** START OF PAGE EXTRACT **
The mystery bunner is Haley's Biggie Max!!! ***Smooooooch the sleepy bunner'swiddle wips***

psst.... It's Luna's first Gotchya Day today!!!! I posted a few nice pics of her in my thread in celebration of her special day!!!

http://rabbitsonline.net/view_topic.php?id=34638&forum_id=6&page=6

Happy Gotchya Day Luna Belle!!!! :balloons:

myheart


----------



## mouse_chalk (Mar 29, 2009)

Awww happy Gotcha Day to you and Luna!! inkelepht:

It's not on the calendar so I didn't see it sorry- but I'll add it in!


----------



## TinysMom (Mar 29, 2009)

Oh wow - has it already been a year? How time flies....


----------



## myheart (Mar 29, 2009)

*TinysMom wrote: *


> Oh wow - has it already been a year? How time flies....



I know.... I can't believe it either!!Luna has made it a full year with Patrick and me, and for all that has happened, she is the strongest bunny I could ever know. She is my hero and my special heart. 

Thanks to every one for supporting her during her time of need. RO is Luna's first home. Naturestee started Luna's first thread as a rescue, and I was thrilled to continue posting about her after her adoption. It is always a joy to post new pics of my fur-kids because so many of you keep tabs on Luna and her companions. 

Thanks RO, for sharing Luna with me.

myheart


----------
** END OF PAGE EXTRACT **
** START OF PROVIDED RECORDS **
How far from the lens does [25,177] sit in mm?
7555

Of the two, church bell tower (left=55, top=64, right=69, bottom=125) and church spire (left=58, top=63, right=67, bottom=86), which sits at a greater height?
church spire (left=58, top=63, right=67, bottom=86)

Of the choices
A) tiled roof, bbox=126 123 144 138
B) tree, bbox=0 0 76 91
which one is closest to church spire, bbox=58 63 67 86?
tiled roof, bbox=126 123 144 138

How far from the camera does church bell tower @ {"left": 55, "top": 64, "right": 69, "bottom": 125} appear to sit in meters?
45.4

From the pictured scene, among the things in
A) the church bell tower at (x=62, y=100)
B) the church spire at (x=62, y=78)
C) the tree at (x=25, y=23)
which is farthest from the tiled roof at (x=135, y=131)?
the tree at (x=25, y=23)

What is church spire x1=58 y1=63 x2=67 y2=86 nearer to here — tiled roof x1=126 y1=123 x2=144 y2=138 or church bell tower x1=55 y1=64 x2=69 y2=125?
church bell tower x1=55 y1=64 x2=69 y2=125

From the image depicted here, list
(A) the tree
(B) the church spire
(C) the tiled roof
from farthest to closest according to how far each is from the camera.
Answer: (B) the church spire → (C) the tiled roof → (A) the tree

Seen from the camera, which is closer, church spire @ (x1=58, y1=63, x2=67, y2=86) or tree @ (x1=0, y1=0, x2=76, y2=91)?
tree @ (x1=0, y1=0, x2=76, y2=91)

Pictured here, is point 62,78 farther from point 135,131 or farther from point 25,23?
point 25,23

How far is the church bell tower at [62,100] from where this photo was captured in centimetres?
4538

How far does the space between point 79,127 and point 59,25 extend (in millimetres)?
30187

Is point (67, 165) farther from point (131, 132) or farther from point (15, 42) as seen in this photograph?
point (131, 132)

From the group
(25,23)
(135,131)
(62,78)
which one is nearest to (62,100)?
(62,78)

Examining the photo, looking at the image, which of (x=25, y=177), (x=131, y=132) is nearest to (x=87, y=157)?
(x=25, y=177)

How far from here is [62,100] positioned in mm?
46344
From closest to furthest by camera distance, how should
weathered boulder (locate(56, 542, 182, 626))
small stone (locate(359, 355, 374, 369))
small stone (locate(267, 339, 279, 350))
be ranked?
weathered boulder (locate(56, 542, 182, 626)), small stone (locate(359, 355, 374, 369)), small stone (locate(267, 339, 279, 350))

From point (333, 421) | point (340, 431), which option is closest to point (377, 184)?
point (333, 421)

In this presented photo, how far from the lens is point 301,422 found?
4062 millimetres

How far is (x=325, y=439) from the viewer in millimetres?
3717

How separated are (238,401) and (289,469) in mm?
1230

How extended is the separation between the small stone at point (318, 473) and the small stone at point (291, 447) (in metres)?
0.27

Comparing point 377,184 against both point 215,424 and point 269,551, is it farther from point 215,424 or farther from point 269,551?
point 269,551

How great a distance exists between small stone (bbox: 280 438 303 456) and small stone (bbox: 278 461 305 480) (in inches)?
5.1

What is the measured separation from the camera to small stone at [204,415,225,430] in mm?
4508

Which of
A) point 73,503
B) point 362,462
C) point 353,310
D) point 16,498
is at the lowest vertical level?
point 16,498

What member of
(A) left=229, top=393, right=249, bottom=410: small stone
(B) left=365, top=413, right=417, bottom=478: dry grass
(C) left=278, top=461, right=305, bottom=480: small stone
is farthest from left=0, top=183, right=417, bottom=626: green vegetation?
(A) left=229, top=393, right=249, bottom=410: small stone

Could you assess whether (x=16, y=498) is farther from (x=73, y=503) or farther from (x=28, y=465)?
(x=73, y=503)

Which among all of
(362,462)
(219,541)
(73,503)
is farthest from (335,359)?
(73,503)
** END OF PROVIDED RECORDS **
* _INSTRUCTIONS TO FOLLOW_
Reproduce the forum thread above about Luna's first Gotcha Day word for word, from start to finish.

* _FULL ANSWER_
The mystery bunner is Haley's Biggie Max!!! ***Smooooooch the sleepy bunner'swiddle wips***

psst.... It's Luna's first Gotchya Day today!!!! I posted a few nice pics of her in my thread in celebration of her special day!!!

http://rabbitsonline.net/view_topic.php?id=34638&forum_id=6&page=6

Happy Gotchya Day Luna Belle!!!! :balloons:

myheart


----------



## mouse_chalk (Mar 29, 2009)

Awww happy Gotcha Day to you and Luna!! inkelepht:

It's not on the calendar so I didn't see it sorry- but I'll add it in!


----------



## TinysMom (Mar 29, 2009)

Oh wow - has it already been a year? How time flies....


----------



## myheart (Mar 29, 2009)

*TinysMom wrote: *


> Oh wow - has it already been a year? How time flies....



I know.... I can't believe it either!!Luna has made it a full year with Patrick and me, and for all that has happened, she is the strongest bunny I could ever know. She is my hero and my special heart. 

Thanks to every one for supporting her during her time of need. RO is Luna's first home. Naturestee started Luna's first thread as a rescue, and I was thrilled to continue posting about her after her adoption. It is always a joy to post new pics of my fur-kids because so many of you keep tabs on Luna and her companions. 

Thanks RO, for sharing Luna with me.

myheart


----------